The experience of terror or fright can be used to induce the experience of conceptless, nondual aliveness. Shambhavi talks about the role of fear in direct realization sadhana. A podcast from Satsang with Shambhavi
Podcast First Words
There’s actually a lot of writing from the 18th and 19th centuries in Europe about terror and its relationship to awe. Terror has something of a larger size than fear. And according to the European philosophical tradition, there’s something grand about terror. There’s something magnificent about it. In feeling that kind of overwhelm, one also feels a kind of awe of nature and of the size of things that can happen.
This idea of terror really fascinated a lot of European philosophers at one point in history. I don’t really remember the details, but Emmanuel Kant wrote about it. But in any case, there’s sort of something about the shear size and power of it that has a kind of magnificence and awe-inducing factor. This is why we try to induce that feeling when we go to the movies. And it always involves something very, very large or something very grand.

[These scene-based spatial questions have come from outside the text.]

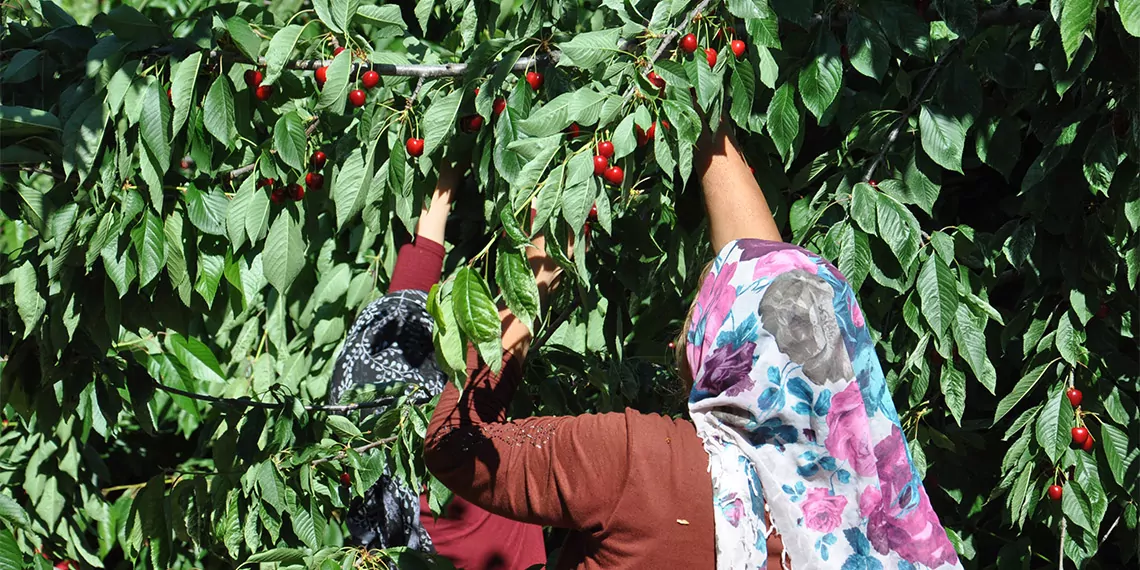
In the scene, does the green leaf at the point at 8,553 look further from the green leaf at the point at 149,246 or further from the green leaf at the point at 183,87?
the green leaf at the point at 183,87

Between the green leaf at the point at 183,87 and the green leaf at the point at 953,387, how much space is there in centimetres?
158

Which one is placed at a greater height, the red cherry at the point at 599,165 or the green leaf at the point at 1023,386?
the red cherry at the point at 599,165

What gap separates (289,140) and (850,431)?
1.18m

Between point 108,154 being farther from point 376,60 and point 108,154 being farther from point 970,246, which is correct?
point 970,246

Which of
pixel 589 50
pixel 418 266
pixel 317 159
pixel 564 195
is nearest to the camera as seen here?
pixel 564 195

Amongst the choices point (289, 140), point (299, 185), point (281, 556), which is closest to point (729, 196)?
point (289, 140)

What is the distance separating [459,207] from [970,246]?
1483mm

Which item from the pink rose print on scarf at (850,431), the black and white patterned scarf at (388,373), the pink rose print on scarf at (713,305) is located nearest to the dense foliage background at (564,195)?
the black and white patterned scarf at (388,373)

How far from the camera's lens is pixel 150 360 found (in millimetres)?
2516

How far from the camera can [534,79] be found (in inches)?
75.4

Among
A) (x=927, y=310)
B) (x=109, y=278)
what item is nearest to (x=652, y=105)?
(x=927, y=310)

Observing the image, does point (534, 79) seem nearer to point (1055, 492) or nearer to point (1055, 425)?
point (1055, 425)

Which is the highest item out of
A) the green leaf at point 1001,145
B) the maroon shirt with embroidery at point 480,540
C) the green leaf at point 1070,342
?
the green leaf at point 1001,145

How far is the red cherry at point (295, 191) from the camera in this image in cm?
202
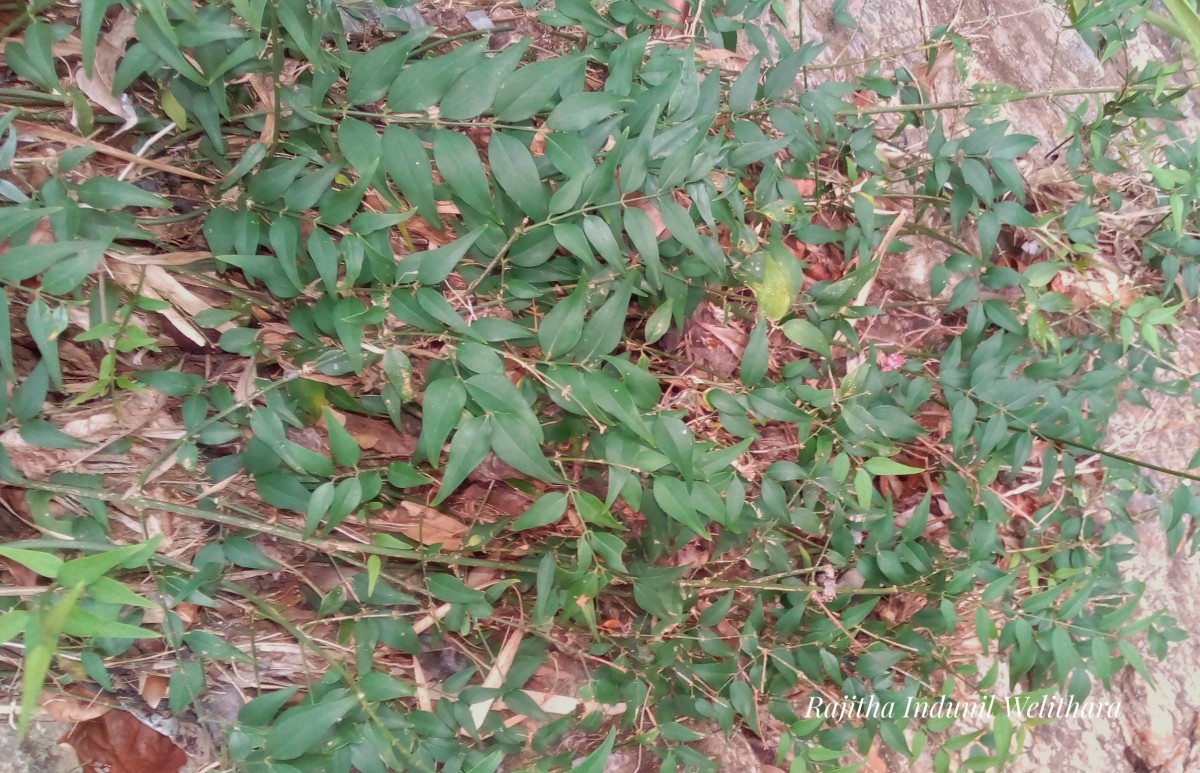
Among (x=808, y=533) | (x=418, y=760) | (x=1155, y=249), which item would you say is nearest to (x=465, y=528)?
(x=418, y=760)

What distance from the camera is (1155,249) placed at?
168cm

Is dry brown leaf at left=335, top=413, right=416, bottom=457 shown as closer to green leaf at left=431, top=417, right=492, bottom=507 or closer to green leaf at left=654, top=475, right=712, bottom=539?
green leaf at left=431, top=417, right=492, bottom=507

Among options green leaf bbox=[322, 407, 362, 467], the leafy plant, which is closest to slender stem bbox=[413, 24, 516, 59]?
the leafy plant

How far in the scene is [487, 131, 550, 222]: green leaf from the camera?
94 cm

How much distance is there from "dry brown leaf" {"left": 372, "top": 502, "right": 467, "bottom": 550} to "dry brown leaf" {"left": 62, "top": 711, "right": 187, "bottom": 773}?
1.49 ft

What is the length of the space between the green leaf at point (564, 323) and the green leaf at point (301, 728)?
0.53 metres

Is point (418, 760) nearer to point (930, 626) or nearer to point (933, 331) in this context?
point (930, 626)

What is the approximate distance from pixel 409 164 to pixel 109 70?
1.44 ft

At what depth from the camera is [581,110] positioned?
96 cm

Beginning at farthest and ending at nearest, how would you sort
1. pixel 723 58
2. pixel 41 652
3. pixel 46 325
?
1. pixel 723 58
2. pixel 46 325
3. pixel 41 652

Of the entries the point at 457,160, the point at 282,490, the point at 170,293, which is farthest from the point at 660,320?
the point at 170,293

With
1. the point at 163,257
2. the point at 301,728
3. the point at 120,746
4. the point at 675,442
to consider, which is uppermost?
the point at 163,257

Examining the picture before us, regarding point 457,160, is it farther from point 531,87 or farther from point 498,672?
point 498,672

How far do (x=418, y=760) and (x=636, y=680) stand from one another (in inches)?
15.4
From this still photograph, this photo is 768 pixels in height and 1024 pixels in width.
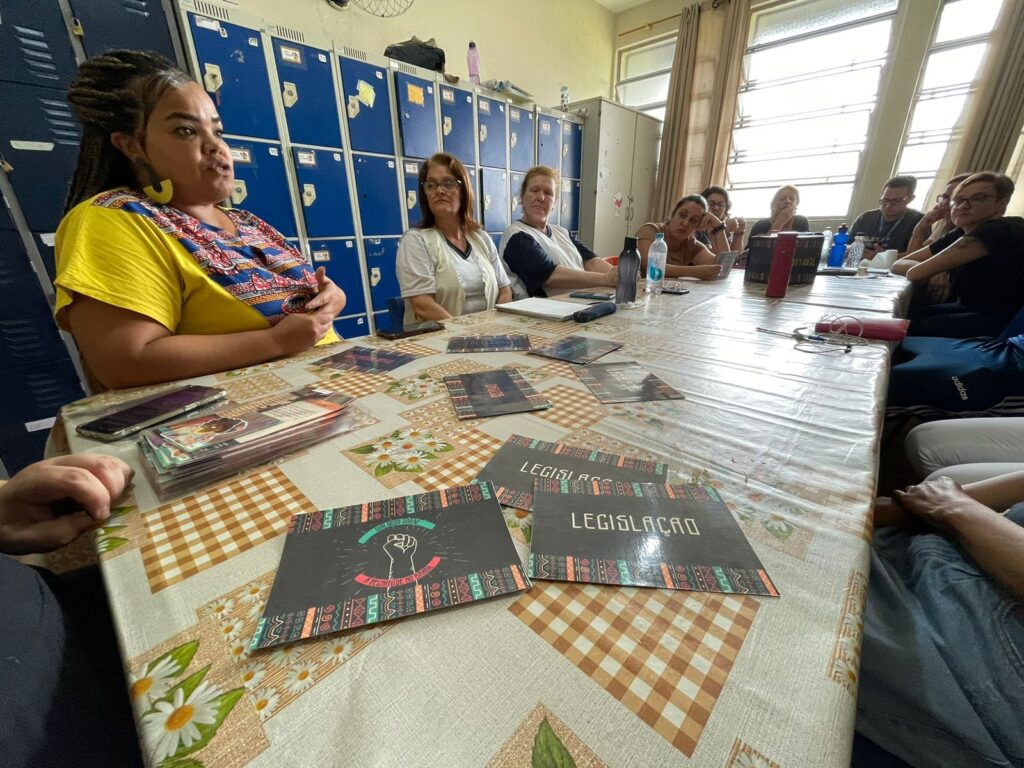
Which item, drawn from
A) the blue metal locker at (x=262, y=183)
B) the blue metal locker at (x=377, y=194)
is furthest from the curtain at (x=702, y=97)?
the blue metal locker at (x=262, y=183)

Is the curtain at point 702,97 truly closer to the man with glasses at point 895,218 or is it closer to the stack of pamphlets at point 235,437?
the man with glasses at point 895,218

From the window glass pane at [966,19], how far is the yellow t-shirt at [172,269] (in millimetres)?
5792

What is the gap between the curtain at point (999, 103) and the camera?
327 cm

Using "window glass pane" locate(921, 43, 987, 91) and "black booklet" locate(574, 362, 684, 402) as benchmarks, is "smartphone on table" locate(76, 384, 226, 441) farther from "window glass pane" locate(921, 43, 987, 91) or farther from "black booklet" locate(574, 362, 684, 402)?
"window glass pane" locate(921, 43, 987, 91)

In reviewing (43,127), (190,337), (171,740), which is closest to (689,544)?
(171,740)

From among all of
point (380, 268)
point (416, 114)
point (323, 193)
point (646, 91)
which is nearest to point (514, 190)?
point (416, 114)

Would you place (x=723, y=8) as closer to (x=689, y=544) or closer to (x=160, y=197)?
(x=160, y=197)

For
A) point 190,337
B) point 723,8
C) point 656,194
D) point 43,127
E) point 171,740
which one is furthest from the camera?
point 656,194

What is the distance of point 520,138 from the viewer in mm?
3623

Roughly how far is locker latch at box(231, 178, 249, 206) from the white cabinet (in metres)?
3.33

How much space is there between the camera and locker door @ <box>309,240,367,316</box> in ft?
8.69

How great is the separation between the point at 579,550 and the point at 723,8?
6.21 metres

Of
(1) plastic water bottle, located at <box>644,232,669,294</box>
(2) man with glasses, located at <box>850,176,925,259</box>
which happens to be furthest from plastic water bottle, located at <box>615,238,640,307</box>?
(2) man with glasses, located at <box>850,176,925,259</box>

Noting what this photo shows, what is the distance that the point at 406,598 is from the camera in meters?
0.32
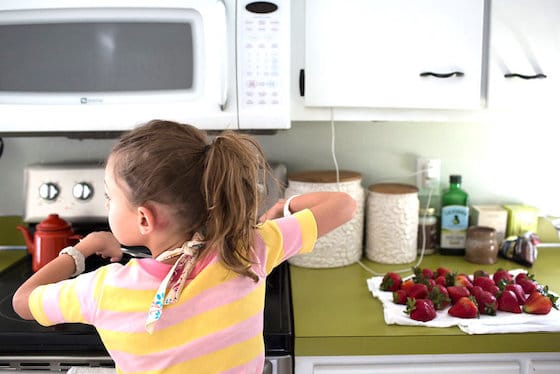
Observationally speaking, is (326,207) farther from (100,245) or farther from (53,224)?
(53,224)

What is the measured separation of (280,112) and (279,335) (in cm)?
52

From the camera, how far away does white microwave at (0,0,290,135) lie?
4.33ft

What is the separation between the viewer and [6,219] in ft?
5.84

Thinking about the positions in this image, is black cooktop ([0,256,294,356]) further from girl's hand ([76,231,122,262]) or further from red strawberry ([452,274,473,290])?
red strawberry ([452,274,473,290])

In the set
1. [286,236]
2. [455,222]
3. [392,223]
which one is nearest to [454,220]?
[455,222]

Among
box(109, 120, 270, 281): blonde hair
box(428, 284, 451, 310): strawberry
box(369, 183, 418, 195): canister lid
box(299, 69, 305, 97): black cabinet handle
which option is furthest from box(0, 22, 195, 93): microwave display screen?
box(428, 284, 451, 310): strawberry

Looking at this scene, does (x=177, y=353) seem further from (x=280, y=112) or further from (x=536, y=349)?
(x=536, y=349)

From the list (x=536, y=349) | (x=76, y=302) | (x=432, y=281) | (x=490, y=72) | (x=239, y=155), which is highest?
(x=490, y=72)

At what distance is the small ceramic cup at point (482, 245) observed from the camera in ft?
5.36

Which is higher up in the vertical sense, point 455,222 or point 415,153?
point 415,153

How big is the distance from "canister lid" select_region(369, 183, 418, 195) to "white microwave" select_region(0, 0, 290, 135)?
1.46 ft

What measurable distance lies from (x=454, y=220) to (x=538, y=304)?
0.48 m

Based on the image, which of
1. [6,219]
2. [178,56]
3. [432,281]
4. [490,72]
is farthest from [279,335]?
[6,219]

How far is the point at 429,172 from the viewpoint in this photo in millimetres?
1776
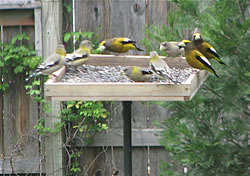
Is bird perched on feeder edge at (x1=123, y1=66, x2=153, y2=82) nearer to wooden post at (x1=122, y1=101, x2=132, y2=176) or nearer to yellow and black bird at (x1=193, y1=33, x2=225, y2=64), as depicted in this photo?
wooden post at (x1=122, y1=101, x2=132, y2=176)

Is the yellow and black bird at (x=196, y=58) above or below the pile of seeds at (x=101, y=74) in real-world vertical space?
above

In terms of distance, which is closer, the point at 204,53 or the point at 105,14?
the point at 204,53

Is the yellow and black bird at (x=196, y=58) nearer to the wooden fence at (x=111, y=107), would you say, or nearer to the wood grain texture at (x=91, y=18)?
the wooden fence at (x=111, y=107)

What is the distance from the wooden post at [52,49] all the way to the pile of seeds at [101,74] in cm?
107

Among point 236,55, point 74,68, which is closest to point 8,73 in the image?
point 74,68

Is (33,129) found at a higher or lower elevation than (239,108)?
lower

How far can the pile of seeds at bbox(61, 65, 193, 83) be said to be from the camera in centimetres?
313

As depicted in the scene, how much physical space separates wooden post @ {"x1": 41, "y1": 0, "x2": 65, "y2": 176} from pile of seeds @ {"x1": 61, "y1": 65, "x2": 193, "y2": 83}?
42.2 inches

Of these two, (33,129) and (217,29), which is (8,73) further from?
(217,29)

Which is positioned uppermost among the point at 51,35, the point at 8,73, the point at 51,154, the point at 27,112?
the point at 51,35

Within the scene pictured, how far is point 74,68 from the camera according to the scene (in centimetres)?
357

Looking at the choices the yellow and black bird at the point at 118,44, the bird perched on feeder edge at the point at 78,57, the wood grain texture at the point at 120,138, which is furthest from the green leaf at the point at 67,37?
the bird perched on feeder edge at the point at 78,57

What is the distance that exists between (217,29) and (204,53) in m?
0.30

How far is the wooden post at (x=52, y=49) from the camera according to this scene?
476 centimetres
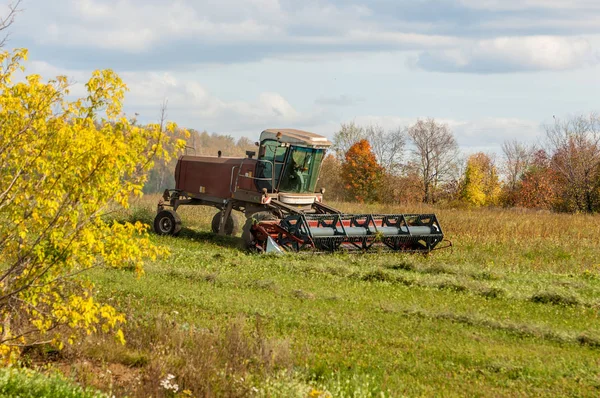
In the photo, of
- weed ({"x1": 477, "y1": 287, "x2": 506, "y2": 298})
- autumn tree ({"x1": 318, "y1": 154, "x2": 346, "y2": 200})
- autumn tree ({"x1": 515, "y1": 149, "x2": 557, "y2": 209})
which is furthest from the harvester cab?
autumn tree ({"x1": 318, "y1": 154, "x2": 346, "y2": 200})

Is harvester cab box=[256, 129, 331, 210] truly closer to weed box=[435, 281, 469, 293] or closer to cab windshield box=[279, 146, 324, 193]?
cab windshield box=[279, 146, 324, 193]

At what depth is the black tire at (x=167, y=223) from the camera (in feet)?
73.8

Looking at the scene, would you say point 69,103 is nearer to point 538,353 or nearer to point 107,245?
point 107,245

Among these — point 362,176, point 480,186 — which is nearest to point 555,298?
point 480,186

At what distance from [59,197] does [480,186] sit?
48.9 meters

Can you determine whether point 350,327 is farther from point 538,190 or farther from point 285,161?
point 538,190

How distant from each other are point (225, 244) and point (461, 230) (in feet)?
26.1

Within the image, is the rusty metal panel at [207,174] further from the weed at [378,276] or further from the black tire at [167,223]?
the weed at [378,276]

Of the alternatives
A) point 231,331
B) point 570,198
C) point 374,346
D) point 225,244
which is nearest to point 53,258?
point 231,331

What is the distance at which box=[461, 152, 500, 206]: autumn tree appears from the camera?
50.5 meters

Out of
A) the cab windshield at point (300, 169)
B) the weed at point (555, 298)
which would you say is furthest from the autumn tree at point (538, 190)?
the weed at point (555, 298)

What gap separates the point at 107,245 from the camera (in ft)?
22.9

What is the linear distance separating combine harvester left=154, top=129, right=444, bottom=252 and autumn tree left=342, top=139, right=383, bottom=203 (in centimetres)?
3240

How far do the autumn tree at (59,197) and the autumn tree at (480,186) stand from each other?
44491 mm
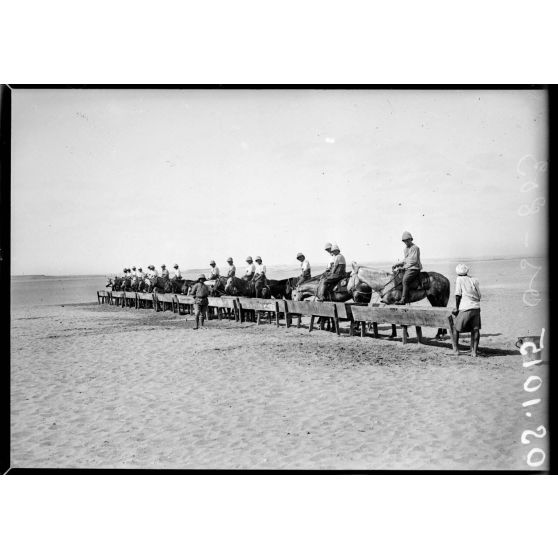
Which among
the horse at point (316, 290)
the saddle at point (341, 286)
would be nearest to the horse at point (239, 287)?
the horse at point (316, 290)

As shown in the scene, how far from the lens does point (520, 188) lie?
5746mm

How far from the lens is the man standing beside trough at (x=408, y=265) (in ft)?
21.1

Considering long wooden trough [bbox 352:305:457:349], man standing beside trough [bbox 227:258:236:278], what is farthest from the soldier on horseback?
long wooden trough [bbox 352:305:457:349]

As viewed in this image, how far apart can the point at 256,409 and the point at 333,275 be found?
11.1ft

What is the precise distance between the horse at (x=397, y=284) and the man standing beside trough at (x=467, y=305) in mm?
1160

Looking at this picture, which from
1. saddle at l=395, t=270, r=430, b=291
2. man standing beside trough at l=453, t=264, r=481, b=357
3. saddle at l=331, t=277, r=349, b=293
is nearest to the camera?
man standing beside trough at l=453, t=264, r=481, b=357

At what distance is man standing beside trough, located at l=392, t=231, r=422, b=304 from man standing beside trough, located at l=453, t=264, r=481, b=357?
1.92 feet

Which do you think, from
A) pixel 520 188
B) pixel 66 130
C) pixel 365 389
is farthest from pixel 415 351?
pixel 66 130

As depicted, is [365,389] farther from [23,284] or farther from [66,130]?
[66,130]

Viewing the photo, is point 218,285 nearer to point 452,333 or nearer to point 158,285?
point 158,285

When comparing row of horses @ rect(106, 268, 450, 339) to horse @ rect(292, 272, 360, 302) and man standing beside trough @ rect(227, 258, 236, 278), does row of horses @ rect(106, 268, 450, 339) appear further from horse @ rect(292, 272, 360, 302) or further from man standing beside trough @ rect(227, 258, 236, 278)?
A: man standing beside trough @ rect(227, 258, 236, 278)

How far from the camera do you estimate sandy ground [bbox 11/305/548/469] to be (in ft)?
17.1

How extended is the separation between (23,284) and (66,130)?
1.88 m

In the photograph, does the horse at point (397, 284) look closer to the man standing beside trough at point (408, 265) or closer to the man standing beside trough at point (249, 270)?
the man standing beside trough at point (408, 265)
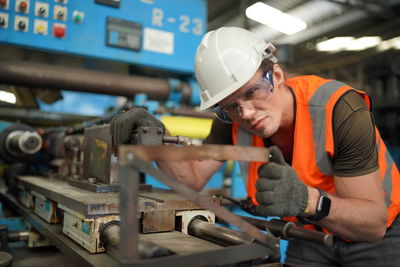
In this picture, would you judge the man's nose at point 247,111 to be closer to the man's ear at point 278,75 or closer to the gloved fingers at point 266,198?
the man's ear at point 278,75

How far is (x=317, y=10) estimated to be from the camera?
19.1 ft

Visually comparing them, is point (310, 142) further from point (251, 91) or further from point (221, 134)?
point (221, 134)

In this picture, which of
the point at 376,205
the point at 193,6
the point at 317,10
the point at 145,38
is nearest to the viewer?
the point at 376,205

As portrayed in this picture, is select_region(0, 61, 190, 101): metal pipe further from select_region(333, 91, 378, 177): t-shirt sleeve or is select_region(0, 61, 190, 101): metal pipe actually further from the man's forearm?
the man's forearm

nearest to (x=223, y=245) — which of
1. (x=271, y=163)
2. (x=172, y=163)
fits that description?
(x=271, y=163)

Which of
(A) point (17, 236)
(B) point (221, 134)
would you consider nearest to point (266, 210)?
(B) point (221, 134)

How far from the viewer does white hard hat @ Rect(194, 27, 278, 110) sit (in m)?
1.13

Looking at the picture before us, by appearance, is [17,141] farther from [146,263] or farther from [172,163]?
[146,263]

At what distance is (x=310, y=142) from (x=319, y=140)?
48 mm

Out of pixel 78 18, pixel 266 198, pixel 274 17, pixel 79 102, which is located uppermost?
pixel 274 17

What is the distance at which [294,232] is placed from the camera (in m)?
0.81

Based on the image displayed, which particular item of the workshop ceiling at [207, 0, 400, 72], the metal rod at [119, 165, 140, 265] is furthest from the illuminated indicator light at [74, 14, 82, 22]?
the workshop ceiling at [207, 0, 400, 72]

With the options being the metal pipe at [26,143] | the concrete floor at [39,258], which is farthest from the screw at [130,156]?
the metal pipe at [26,143]

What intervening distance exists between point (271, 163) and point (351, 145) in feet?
Answer: 1.27
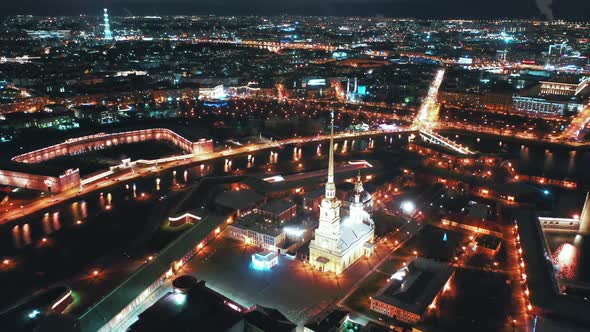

So there’s that aspect when we’re encountering the threat or even the thought of chaos. That’s something that’s so outside of most of our everyday experience.
I think that’s true especially in this country because so many people—especially people who have a lot of privilege—have certain concepts about what this country is, what can happen, what can’t happen, and about stability and democracy. All of that is really getting blown out of the water. Now we’re seeing—if we didn’t see it before—how fragile our system really is. How fragile we are.